Write the next part of the article on managing rural rainstorm flooding risk in China, starting right after its last sentence.

EXTRACT PROVIDED:
——————————

Rising to the Climate Challenge: Better Understanding the Rural Rainstorm Flooding Disaster Risk Management Using Practical Insights from China
Abstract
In light of the challenges posed by climate change and rural revitalization, high-quality construction in rural areas is facing significant obstacles from rainstorm flooding. This study adopts a regional disaster system analysis framework and examines the characteristics of rural rainstorm flooding disasters, including the instability of the breeding environment, the hazard characteristics, and the vulnerability of the exposure. Using this framework, we explore the various causes of rainstorm flooding in rural China, assess the effectiveness of responses to these disasters, and examine the differences between urban and rural responses. Our analysis reveals that the increase in rainstorm flooding in rural China is a complex result of multiple factors, including increased risk, instability, and vulnerability. While rural areas have made some progress in monitoring and responding to rainstorm flooding disasters, they remain weaker than cities in terms of governance and disaster management systems. To address these challenges, we recommend increased attention to rural flood control and disaster reduction, stronger preparation for disaster prevention and reduction plans, enhanced rural disaster infrastructure defense, increased financial support for water conservancy projects, and stronger professional emergency response teams, disaster relief equipment, and materials. Additionally, we recommend strengthening disaster prevention and reduction education and publicity among rural residents to promote the ability to self-rescue and mutual rescue.

——————————

RECORDED INFORMATION:
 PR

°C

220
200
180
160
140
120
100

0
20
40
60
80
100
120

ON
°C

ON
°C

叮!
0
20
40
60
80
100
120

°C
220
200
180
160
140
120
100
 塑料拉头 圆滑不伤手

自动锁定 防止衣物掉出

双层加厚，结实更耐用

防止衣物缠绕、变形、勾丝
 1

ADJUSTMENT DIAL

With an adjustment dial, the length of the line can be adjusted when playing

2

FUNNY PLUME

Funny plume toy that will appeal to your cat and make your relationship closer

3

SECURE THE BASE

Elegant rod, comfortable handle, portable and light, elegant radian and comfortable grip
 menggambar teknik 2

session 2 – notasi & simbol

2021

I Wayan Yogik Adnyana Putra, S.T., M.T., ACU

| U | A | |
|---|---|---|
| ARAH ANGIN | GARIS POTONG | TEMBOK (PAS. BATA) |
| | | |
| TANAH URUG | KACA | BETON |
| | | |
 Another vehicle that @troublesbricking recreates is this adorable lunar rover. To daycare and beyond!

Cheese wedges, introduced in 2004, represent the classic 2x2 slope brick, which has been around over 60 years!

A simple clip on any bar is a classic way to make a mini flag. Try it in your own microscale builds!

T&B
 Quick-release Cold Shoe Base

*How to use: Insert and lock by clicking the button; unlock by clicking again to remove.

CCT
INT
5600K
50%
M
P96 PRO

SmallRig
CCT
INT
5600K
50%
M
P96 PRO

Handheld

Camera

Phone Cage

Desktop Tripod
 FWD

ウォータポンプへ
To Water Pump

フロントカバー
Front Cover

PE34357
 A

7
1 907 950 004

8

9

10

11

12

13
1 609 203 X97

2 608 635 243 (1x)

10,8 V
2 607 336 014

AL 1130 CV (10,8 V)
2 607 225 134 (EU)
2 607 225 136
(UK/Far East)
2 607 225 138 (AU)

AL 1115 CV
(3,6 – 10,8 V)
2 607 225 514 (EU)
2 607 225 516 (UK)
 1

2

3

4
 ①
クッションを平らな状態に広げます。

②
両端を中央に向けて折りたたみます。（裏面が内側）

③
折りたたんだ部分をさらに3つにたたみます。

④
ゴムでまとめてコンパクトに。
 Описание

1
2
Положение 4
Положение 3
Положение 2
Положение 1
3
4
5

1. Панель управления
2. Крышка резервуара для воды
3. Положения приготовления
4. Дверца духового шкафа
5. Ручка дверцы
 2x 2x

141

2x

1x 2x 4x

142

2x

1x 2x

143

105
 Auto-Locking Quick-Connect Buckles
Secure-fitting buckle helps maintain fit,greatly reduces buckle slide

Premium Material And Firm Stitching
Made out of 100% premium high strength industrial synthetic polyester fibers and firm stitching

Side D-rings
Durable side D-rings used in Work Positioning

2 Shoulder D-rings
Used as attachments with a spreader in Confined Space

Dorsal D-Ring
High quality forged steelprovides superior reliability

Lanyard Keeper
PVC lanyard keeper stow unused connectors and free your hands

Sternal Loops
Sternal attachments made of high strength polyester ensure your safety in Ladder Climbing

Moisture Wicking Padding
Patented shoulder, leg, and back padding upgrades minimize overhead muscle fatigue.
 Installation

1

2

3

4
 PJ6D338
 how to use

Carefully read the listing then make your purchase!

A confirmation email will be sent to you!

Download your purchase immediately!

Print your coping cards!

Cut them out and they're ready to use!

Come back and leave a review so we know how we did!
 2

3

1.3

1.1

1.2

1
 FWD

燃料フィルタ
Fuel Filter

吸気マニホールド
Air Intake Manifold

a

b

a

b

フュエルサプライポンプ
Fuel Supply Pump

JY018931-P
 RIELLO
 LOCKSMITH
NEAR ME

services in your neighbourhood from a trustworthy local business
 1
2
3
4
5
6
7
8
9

——————————

RESULT FOR THIS TASK:
Practical Applications
The disastrous impact of climate change and resulting extreme weather events on rural areas has become increasingly evident in recent years. China’s vast rural areas have been particularly affected by frequent rainstorm flooding disasters. This paper identifies the increase in rainstorms, the instability of the disaster breeding environment in rural areas, and the increased vulnerability of exposures in these areas as the main reasons behind the intensification of rural rainstorm flooding. To mitigate the impact of these disasters, attention should be paid to natural disaster risk management, normalized flood control, and disaster reduction in rural areas. This requires overall coordination of rural disaster prevention and reduction planning, emphasis on improving the defense capacity of rural areas, increasing financial support for defensive water conservancy projects, promoting the construction of professional emergency rescue teams in rural areas, scientifically distributing flood prevention and disaster relief equipment and materials, strengthening publicity and education on disaster prevention and reduction, and enhancing rural disaster prevention awareness and self-rescue and mutual rescue capabilities.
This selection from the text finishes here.